We spoke to a graduate recruitment advisor at BT (and herself a recent graduate), Carly Walsh, to learn a bit more about this process and to get her first-hand advice on how best you can prepare and what you can expect from BT’s online application and situational strengths tests.
Answering BT’s application form questions
The initial application form for BT is remarkably simple compared to many other employers. ‘It comprises of basic information such as your work experience and your grades. It’s fairly short and straightforward,’ states Carly.
The purpose of this initial application, then, is to see whether applicants meet the requirements for the programme. As such, be sure to read the job description very carefully and think of examples of when you have demonstrated each of the essential and desired skills and qualities. Make sure that all of these examples are reflected in the work experience section of your application. You may also be asked to expand on what you included in your application form at interview.
Do I need to submit a CV?
You’ll have the option to upload a CV, which you can use to automatically fill-in the work experience and education section of the application. Carly explains: ‘We don’t screen any CVs, except in cases where we’re looking for a specific degree type.’ In this case, it may be worth also including information about your modules and exam results, to give more information about your specific degree.
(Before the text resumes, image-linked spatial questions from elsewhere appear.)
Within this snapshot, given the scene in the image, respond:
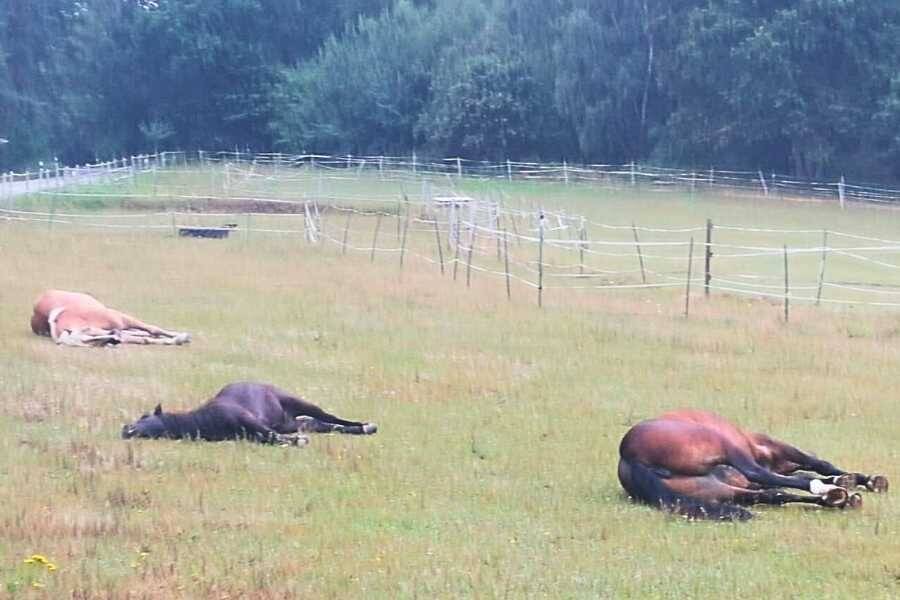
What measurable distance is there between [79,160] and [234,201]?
33131mm

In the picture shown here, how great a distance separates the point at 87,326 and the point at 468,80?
48095mm

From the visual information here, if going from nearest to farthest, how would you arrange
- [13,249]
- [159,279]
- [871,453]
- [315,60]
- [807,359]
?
[871,453] → [807,359] → [159,279] → [13,249] → [315,60]

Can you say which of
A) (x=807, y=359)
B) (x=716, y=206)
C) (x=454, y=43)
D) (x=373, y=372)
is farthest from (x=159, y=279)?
(x=454, y=43)

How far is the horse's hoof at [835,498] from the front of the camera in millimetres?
7743

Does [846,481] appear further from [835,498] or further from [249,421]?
[249,421]

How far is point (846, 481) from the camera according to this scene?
8.27 meters

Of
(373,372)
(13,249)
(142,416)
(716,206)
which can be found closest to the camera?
(142,416)

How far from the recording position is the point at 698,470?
7.77 meters

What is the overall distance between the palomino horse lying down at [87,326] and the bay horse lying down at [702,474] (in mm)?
7764

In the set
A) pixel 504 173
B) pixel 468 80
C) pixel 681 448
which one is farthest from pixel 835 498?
pixel 468 80

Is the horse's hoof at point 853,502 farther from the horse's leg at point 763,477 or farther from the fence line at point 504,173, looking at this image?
the fence line at point 504,173

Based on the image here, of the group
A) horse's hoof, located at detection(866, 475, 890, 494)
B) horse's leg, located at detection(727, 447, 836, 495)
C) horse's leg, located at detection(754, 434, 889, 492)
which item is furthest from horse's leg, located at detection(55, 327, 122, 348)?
horse's hoof, located at detection(866, 475, 890, 494)

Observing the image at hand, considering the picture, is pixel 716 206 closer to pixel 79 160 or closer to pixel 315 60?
pixel 315 60

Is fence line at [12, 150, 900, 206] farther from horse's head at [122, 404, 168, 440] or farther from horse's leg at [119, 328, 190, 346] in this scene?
horse's head at [122, 404, 168, 440]
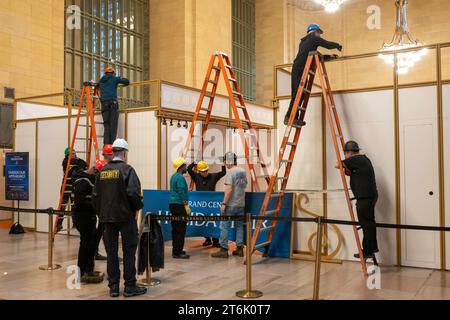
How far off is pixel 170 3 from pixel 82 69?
430cm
We’d always advise, however, to take up this extra opportunity to show off your skills and experiences in a bit more detail – it could be your way to get ahead of the crowd. You should tailor your CV to BT by highlighting skills and experiences that are asked for in the job listing, as this is how you’ll show that you’re the candidate that BT are looking for.
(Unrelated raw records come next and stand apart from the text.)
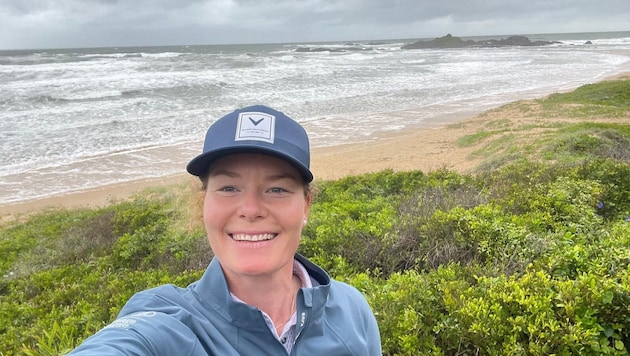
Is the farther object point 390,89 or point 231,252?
point 390,89

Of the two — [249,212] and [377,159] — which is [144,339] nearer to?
[249,212]

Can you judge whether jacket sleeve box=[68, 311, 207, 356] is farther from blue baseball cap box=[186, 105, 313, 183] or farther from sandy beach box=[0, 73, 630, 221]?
sandy beach box=[0, 73, 630, 221]

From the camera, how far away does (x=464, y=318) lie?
8.80ft

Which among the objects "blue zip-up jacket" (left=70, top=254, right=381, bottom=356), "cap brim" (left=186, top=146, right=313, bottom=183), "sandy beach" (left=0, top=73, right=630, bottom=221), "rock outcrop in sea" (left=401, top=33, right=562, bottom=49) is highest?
"rock outcrop in sea" (left=401, top=33, right=562, bottom=49)

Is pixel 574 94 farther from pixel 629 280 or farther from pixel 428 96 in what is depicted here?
pixel 629 280

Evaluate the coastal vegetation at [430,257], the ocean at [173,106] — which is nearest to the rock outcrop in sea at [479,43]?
the ocean at [173,106]

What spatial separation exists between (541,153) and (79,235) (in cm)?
924

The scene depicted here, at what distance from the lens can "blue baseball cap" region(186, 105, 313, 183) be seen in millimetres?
1621

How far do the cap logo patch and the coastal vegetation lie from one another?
63cm

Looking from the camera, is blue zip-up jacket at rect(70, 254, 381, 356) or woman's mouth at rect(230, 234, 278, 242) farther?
woman's mouth at rect(230, 234, 278, 242)

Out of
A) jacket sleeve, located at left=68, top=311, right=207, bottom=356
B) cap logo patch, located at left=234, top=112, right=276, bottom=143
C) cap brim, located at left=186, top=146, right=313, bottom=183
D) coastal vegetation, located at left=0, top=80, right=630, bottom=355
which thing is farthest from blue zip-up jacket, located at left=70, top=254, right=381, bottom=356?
coastal vegetation, located at left=0, top=80, right=630, bottom=355

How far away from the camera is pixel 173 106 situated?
944 inches

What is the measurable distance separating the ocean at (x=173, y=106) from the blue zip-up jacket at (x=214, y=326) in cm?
1191

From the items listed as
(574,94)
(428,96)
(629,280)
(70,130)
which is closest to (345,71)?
(428,96)
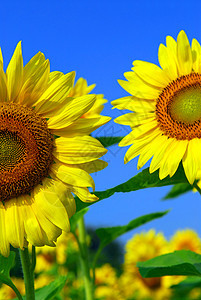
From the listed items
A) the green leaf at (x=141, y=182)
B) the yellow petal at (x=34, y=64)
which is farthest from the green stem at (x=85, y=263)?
the yellow petal at (x=34, y=64)

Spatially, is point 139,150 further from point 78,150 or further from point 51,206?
point 51,206

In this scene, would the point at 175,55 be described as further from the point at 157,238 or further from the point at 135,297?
the point at 135,297

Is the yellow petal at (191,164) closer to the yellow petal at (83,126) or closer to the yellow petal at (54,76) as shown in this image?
the yellow petal at (83,126)

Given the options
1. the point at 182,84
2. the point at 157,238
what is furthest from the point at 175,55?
the point at 157,238

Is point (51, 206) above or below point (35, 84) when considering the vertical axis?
below

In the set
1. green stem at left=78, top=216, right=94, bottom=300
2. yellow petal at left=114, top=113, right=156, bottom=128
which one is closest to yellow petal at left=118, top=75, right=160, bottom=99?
yellow petal at left=114, top=113, right=156, bottom=128

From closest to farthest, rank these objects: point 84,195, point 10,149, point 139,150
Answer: point 84,195 → point 10,149 → point 139,150

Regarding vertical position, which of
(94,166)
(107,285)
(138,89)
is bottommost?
(107,285)

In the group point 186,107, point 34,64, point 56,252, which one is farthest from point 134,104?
point 56,252
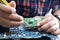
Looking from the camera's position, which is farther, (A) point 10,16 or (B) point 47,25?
(B) point 47,25

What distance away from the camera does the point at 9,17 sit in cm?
51

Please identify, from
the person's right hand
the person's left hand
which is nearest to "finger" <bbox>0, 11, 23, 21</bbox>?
the person's right hand

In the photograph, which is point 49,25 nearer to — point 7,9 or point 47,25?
point 47,25

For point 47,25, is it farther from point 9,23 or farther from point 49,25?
point 9,23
For example, one of the required skills for BT’s software graduate programme is the ability to ‘innovate and drive improvements’. You could demonstrate this by including an example of time when you showed entrepreneurship and initiative in a part-time job or extracurricular activity – perhaps you found a new source of funding as part of a university society committee, or you streamlined a cumbersome process while working in a shop.
Generally, we advise against including personal statements on CVs. However, as you are not required to submit a covering letter, including a brief statement about your ambitions, your passion for technology and your interest in BT could be beneficial. Remember to keep it short, under 100 words. You can read more advice on the benefits of including personal statements on your CV here.
Make sure your CV is as clearly presented and easy to read as possible. Keep your CV to one or two sides of A4, and make use of headings and bullet points in order to separate out sections and highlight specific bits of information.
What is BT’s situational strengths test?
If your initial application is successful and you meet the requirements for your graduate programme of choice you’ll be invited to complete BT’s situational strengths tests. This test features around twenty questions and you’re free to complete the test in your own time.
Each question poses a specific scenario and you’re asked to answer with how you would respond. Carly explains, ‘there are no right or wrong answers, the questions are to see whether your strengths match with what we’re looking for and what the candidate would need to succeed on the programme.’
These questions are looking at how you would fit into BT as a whole as an organisation, rather than solely the role that you are applying for. Carly specifies, ‘We’re looking to match the BT values, which are: personal, simple and brilliant.’ Think about how you would respond if you working for BT, which response would best convey these values and BT’s methods of working.
- Your best source for information on BT’s values (as well as its strategy, vision and goal) is BT’s corporate website. In advance of the test, consider how these might be applied in the graduate programme and try to convey this in your answers.
While you should keep BT’s values and cultures in mind, Carly is keen to stress that there isn’t a ‘trick’ to answering these questions, ‘we’re looking for your natural reaction, so my advice is to not overthink your response and to answer honestly with how you would naturally react.’ As such, the best way to prepare is to do practice tests, so you’re familiar with the format of the test and know what to expect.